Depth-First Search Revisited

March 1, 2021

Assignment Comments, Sample Solutions

Don’t count the enqueues/dequeues

  • When BFS runs, there are lots of queue operations.
  • Counting these won’t work.
    • e.g., counting the marks will count the total number of vertices in the BFST.
    • Counting enqueues or dequeues will be even more than that.
  • We need to keep track of the length of the shortest path from \((1,1)\).
    • We want the depth of each element in the BFST. (Ultimately, we just want the depth of \((n,n)\).)

Number Maze: Depth attribute

NumberMaze(i, j, M): 

  initialize M[1..n, 1..n].moves to -1
  M[i,j].moves <- 0 
  Enqueue((i,j))
  
  while the queue is not empty:
    (x,y) <- Dequeue
    if 1 <= x <= n and 1 <= y <= n:
      ret <- (x,y).moves + 1
      if (x,y) = (n,n):
        return ret
      checkIfMarked(x, y + M[x,y], ret)
      checkIfMarked(x, y - M[x,y], ret)
      checkIfMarked(x + M[x,y], y, ret)
      checkIfMarked(x - M[x,y], y, ret)
  return NO SOLUTION

checkIfMarked(x, y, moves):
  if M[x,y].moves = -1:
    M[x,y].moves <- ret
    Enqueue(x, y)

Number Maze: queue of counters

Keep a queue of counters (or a stack of triples (i, j, counter)).

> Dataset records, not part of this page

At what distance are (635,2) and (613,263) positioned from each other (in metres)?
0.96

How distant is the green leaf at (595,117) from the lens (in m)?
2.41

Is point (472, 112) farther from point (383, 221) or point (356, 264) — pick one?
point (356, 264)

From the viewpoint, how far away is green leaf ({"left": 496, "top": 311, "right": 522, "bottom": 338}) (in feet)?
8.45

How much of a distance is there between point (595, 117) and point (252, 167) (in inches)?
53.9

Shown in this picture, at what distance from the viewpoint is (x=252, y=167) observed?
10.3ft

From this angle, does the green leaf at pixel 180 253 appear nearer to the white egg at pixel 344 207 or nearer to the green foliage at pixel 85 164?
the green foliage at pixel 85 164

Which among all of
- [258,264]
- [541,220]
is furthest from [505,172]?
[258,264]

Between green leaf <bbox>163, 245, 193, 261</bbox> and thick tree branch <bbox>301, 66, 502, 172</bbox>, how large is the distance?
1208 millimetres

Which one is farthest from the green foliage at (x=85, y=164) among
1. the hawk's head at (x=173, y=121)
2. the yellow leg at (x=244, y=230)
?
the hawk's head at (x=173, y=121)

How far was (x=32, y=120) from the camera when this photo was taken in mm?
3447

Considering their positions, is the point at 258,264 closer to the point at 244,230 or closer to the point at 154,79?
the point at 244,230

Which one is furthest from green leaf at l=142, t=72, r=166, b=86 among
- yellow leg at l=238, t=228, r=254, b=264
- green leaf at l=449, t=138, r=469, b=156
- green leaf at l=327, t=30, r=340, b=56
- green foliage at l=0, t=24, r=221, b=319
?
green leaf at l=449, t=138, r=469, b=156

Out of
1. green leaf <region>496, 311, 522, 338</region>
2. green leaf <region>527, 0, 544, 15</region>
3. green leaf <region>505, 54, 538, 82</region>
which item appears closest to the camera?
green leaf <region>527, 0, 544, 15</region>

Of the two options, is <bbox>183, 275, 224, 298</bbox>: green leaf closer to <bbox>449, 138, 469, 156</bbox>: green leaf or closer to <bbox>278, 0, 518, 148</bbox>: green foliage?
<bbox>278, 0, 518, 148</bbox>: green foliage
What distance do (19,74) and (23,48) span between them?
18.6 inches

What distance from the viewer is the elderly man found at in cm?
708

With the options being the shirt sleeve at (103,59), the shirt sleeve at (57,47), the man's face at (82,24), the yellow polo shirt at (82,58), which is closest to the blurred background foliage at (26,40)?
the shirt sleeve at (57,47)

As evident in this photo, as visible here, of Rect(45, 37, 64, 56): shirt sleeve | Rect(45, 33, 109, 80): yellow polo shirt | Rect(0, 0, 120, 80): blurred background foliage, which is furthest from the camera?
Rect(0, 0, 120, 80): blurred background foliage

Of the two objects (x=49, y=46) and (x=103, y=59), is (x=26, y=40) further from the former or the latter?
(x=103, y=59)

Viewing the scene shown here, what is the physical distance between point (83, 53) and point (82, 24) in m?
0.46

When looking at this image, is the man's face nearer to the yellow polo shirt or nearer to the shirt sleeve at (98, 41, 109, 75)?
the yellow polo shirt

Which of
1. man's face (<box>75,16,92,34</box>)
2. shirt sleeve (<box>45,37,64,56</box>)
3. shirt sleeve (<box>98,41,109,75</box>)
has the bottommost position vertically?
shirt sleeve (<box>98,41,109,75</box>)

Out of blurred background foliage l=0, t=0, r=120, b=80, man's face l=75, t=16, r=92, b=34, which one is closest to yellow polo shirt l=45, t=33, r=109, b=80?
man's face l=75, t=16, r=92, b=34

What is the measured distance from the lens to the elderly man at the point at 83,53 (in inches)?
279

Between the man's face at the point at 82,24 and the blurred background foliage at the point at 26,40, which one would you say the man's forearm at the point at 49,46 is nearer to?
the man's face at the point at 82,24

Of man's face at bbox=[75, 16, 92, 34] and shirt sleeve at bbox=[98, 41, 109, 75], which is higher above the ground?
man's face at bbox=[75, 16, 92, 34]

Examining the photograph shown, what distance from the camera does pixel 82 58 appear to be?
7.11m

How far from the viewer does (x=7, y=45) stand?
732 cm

MazeSolution(M[1...n, 1...n]){
  Initialize queues Coordinates and Counter
  Initialize Marked[1 .. n, 1 .. n] to hold all 0s
  Enqueue(1,1) on Coordinates
  Enqueue(0) on Counter
  while Coordinates is not empty
    (i,j) = Dequeue Coordinates
    v = M[i,j]
    c = (Dequeue Counter) + 1
    if Marked[i,j] = 0
      Marked[i,j] <- 1
      
      if i=n and j=n
        return c
      
      if 0 < i+v < n+1 and Marked[i+v, j] = 0
        Enqueue(i+v,j) on Coordinates, Enqueue(c) on Counter 
      if 0 < i-v < n+1 and Marked[i-v, j] = 0
        Enqueue(i-v,j) on Coordinates, Enqueue(c) on Counter 
      if 0 < j+v < n+1 and Marked[i, j+v] = 0
        Enqueue(i,j+v) on Coordinates, Enqueue(c) on Counter 
      if 0 < j-v < n+1 and Marked[i, j-v] = 0
        Enqueue(i,j-v) on Coordinates, Enqueue(c) on Counter 
  
  return NO SOLUTION
}

Number Maze: counter/marker

Combine the counter and the marker:

NumberMaze(M[1..n,1..n]):
  Enqueue((1,1), 0)
  initialize C[1..n,1..n] where every value is n^2
  while the queue is not empty
    (i,j), count <- Dequeue
    count <- count + 1
    if count < C[i,j]
      C[i,j] <- count
      val <- M[i,j]
      if i+val <= n
        Enqueue((i+val,j), count)
      if i-val >= 1
        Enqueue((i-val,j), count)
      if j+val <= n
        Enqueue((i,j+val), count)
      if j-val >= 1
        Enqueue((i,j-val), count)
  if C[n,n]==n^2
    return NO SOLUTION
  else
    return C[n,n]

Time?

  • (Obvious?) Fact: The sum of the outdegrees equals the number of edges. (also the sum of the indegrees)
    • There are \(n^2\) vertices.
    • The maximum outdegree is 4.
    • So the number of edges is bounded above by \(4n^2 \in O(n^2)\).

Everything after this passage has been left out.